Hi, I'm currently writing a very small Java program to implement a one-time-pad, where the pad (or key) itself is generated as a series of bytes using a SecureRandom object, which is seeded using a simple string with the SHA-512 algorithm.
Generating the one-time-pad hasn't caused any problems, and if I supply the same seed string each time, as expected I get the same sequence of psuedo-random numbers, making the decryption process possible as long as the person decrypting has the seed string used to encrypt.
When I try to encrypt a file, the program reads in the data 64 chars at a time (except for the end of file, which is generally an odd number), and generates 64 bytes (or matching amount) of psuedo random bytes. XOR is performed between the elements of both arrays, the resulting char array containing the cipher characters is written to file, and the process repeats until all text in the file has been read.
Now, because Java treats all primitives as signed numbers (the data type byte ranges from -128 to 127, not 0 to 255) this means that the XOR operation can (and does) result in some negative values (-128 to -1). It seems that Java does not recognise these values as valid ASCII, and simply writes a ? (question mark) to the file for any negative values. When it comes to reading from the file to decrypt the cipher text, the negative value that resulted in the ? to be written to file is lost, replaced with 63, the valid ASCII code for a question mark.

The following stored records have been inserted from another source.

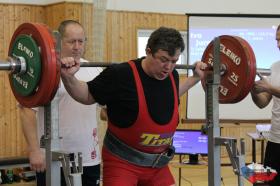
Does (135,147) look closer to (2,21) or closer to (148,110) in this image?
(148,110)

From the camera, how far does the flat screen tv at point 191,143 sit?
5.03 meters

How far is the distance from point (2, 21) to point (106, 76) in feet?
16.7

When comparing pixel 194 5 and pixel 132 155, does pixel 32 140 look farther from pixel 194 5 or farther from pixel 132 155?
pixel 194 5

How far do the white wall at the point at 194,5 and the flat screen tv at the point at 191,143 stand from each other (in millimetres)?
3129

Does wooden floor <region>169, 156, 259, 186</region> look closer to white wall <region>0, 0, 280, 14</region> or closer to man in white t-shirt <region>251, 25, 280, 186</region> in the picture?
man in white t-shirt <region>251, 25, 280, 186</region>

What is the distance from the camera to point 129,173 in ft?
8.09

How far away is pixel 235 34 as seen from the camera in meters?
6.54

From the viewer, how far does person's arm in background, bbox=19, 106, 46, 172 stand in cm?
270

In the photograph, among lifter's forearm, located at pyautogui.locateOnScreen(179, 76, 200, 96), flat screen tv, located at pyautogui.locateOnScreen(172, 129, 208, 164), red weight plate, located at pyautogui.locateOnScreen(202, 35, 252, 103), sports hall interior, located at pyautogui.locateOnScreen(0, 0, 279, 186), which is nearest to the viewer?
red weight plate, located at pyautogui.locateOnScreen(202, 35, 252, 103)

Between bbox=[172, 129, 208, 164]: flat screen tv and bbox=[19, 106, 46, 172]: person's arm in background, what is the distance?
2.41 metres

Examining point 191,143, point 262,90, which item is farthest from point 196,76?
point 191,143

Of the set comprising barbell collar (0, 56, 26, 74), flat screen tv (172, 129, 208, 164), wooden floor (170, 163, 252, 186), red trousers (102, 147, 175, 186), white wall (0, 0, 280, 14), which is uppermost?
white wall (0, 0, 280, 14)

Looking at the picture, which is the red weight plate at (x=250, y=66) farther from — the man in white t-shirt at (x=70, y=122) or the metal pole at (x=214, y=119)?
the man in white t-shirt at (x=70, y=122)

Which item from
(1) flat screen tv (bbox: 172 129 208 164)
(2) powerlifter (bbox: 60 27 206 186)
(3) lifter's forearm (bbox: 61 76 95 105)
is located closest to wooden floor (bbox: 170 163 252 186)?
(1) flat screen tv (bbox: 172 129 208 164)
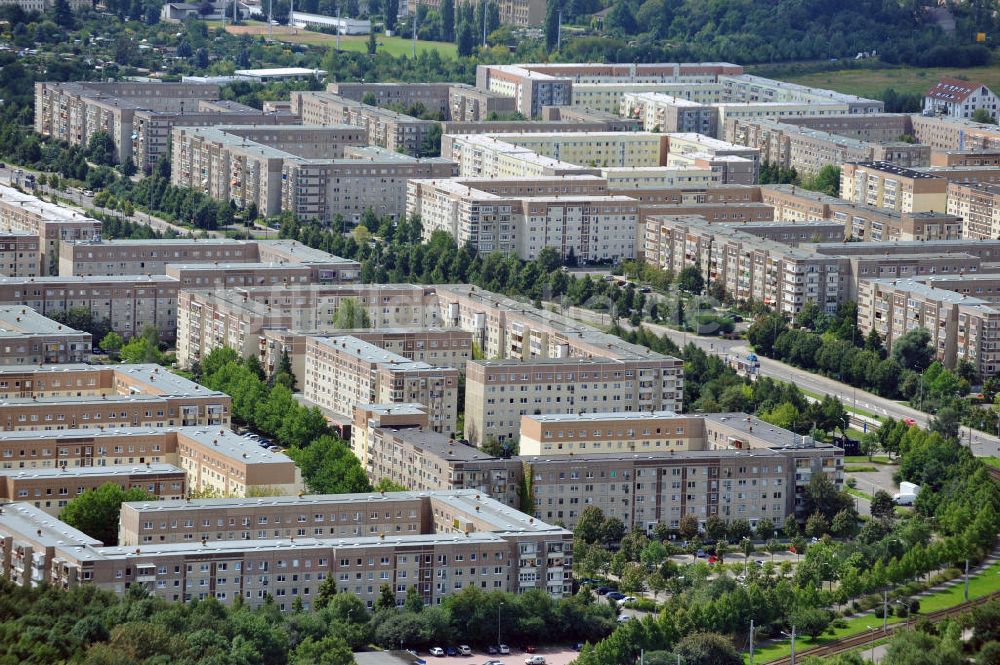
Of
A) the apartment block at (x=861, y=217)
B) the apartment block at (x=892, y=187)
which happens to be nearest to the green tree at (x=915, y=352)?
the apartment block at (x=861, y=217)

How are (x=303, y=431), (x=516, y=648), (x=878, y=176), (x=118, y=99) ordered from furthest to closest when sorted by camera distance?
(x=118, y=99), (x=878, y=176), (x=303, y=431), (x=516, y=648)

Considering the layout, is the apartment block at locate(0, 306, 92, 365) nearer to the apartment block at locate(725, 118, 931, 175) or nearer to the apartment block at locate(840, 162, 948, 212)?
the apartment block at locate(840, 162, 948, 212)

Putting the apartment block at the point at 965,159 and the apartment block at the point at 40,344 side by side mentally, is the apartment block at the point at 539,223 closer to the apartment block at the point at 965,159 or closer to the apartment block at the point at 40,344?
the apartment block at the point at 965,159

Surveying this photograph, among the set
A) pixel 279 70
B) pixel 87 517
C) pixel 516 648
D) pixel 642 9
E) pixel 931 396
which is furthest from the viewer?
pixel 642 9

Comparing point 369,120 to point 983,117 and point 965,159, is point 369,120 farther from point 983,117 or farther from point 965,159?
point 983,117

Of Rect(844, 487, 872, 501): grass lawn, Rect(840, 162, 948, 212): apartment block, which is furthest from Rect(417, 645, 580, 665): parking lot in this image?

This means that XORing this value is useless, without the original value there is no way to produce the plaintext. Incidentally, if I reproduce the behaviour of encrypting some data and then decrypting the data immediately after, in the same program run, and printing status along the way, there are no problems. Only if the data is written to file is the information lost.
I should also mention that I did try adding 128 to each encryption XOR result, and then subtracting it before performing the decryption XOR (to put each value in a valid ASCII range), but the ? problem still showed up because there are 31 ASCII codes from 128 to 159 that I'm unable to read and appear as ?
I've been banging my head off the wall on this for a while now, any help is appreciated. Cheers.